Andas rápido na estrada? Tens o pé pesado no acelerador?
AFC: Não! Hoje em dia, se puder andar ao lado ou atrás no carro, ainda melhor. Tenho a sorte de largar toda a minha adrenalina nos circuitos e quando chego à estrada quero é andar devagar.
A tua família e amigos consideram-te uma pessoa acelerada ou calma?

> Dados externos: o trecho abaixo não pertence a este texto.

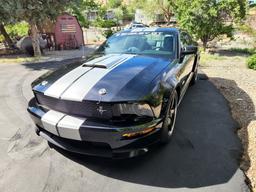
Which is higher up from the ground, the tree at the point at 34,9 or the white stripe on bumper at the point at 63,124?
the tree at the point at 34,9

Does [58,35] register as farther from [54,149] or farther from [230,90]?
[54,149]

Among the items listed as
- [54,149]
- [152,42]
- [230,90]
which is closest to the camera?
[54,149]

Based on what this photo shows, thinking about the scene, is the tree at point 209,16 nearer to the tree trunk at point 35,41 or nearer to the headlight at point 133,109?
the tree trunk at point 35,41

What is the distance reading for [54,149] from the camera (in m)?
2.85

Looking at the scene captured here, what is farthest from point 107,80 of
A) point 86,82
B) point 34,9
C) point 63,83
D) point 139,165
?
point 34,9

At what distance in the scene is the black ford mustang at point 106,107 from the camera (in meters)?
2.16

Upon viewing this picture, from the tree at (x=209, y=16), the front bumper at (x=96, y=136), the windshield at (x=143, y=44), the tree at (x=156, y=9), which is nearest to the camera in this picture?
the front bumper at (x=96, y=136)

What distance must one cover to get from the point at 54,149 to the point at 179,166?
5.05 feet

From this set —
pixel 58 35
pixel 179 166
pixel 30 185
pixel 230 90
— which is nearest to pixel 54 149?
pixel 30 185

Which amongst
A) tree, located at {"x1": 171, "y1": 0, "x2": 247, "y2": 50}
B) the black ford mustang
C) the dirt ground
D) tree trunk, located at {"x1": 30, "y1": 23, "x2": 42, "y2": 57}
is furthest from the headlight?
tree trunk, located at {"x1": 30, "y1": 23, "x2": 42, "y2": 57}

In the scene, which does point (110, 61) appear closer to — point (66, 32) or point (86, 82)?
point (86, 82)

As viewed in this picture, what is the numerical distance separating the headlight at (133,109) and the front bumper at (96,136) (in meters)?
0.13

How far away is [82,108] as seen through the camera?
225cm

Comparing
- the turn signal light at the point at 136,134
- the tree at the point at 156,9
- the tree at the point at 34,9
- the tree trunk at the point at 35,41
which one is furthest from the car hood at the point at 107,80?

AFC: Sou um bocado acelerado a nível de horários. Ao longo destes anos todos com a BMW, tornei-me um bocadinho alemão. Tenho o dia contado, sou pontual, gosto de fazer as coisas bem, tenho quase um itinerário para o dia. Quando vejo alguns atletas de outras modalidades, por exemplo do surf, é completamente o oposto. Não têm horas para nada; é o que for. Vejo uma grande diferença. Acho até que quem está mal sou eu. Não estou muito adequado ao estilo de vida dos meus amigos e da família. Tornei-me assim. Foi uma forma que encontrei de ser metódico e fazer as coisas à minha maneira.
Objetivos pessoais e profissionais para 2018.
AFC: Para já o meu ano está para ser confirmado. Espero que seja muito em breve. Sei que a BMW quer confirmar o programa completo de todos os pilotos ainda antes do Natal. Acho que estão a finalizar tudo isso. Tenho confiança que irei ter um programa muito preenchido. Foi para isso que andei a trabalhar. Não escondo que estar presente no WEC (Campeonato do Mundo de Resistência, ndr), com o M8 GTE, será o meu objetivo para 2018. Estive muito envolvido nos testes com esse novo carro. Se isso puder acontecer e conciliar os dois campeonatos, a Fórmula E e o WEC, seria ótimo. Estar no WEC com um carro novo e ganhar Le Mans é um objetivo e um grande feito. Deus queira que se venha a confirmar ser esse o meu programa.
Como gostarias de ser recordado como piloto?
AFC: Como um lutador. Acho que nunca baixo os braços. Já consegui várias reviravoltas. Quando tudo estava mal, consegui sair por cima. É um bocado essa a imagem que tento passar. Sei que quando os adversários me veem nos espelhos não gostam. Isso é um bom sinal. Sou um piloto agressivo, às vezes até demais. A mensagem importante a passar é que mesmo vindo de país pequeno como o nosso, nada é impossível. Estive muito perto da F1. Se visse alguém nessa posição, gostava de ajudar a que isso fosse possível. Mesmo vindo de um país pequeno, se trabalharmos e formos bem-sucedidos, podemos alcançar os melhores do mundo.